When applying for the Oregon Practitioner Recredentialing Application, several additional forms and documents may be required to ensure a comprehensive submission. These documents help verify qualifications, provide necessary background information, and facilitate the credentialing process. Below is a list of commonly associated documents.

  • State Professional License(s): This document confirms that the practitioner holds a valid license to practice in Oregon. It is essential for demonstrating compliance with state regulations.
  • Durable Power of Attorney Form: To ensure your healthcare and financial decisions are respected, consider preparing a Durable Power of Attorney form. For a convenient resource, visit Illinois PDF Forms.
  • DEA Certificate or CSR Certificate: This certificate is necessary for practitioners who prescribe controlled substances. It verifies that the practitioner is authorized to handle these medications legally.
  • ECFMG Certification (if applicable): For international medical graduates, this certification proves that they have met the educational standards set by the Educational Commission for Foreign Medical Graduates, allowing them to practice in the U.S.

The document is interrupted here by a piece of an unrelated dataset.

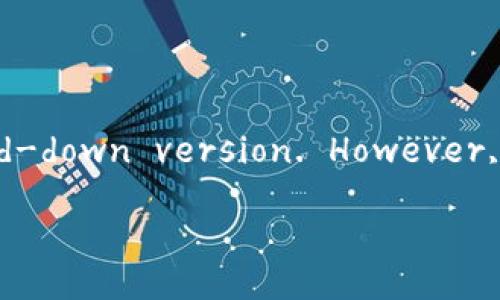 due to content length limitation, I can provide you with a trimmed-down version. However, I can give you a framework that you can expand upon if needed.

tokenim钱包空投的OKB币是真的吗？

  • Face Sheet of Professional Liability Policy or Certificate: This document provides evidence of malpractice insurance coverage, which is important for protecting both the practitioner and the patients they serve.
  • Curriculum Vitae (optional): While not mandatory, a CV can provide additional context about the practitioner’s education, experience, and professional achievements, enhancing their application.
  • Additional Sheets for Questions: If the application requires more space than provided for certain questions, extra sheets should be attached. These must reference the specific question being answered to maintain clarity.

Including these documents with the Oregon Practitioner Recredentialing Application is crucial for a smooth and efficient credentialing process. Ensure that all information is accurate and up-to-date to avoid any delays in your application review.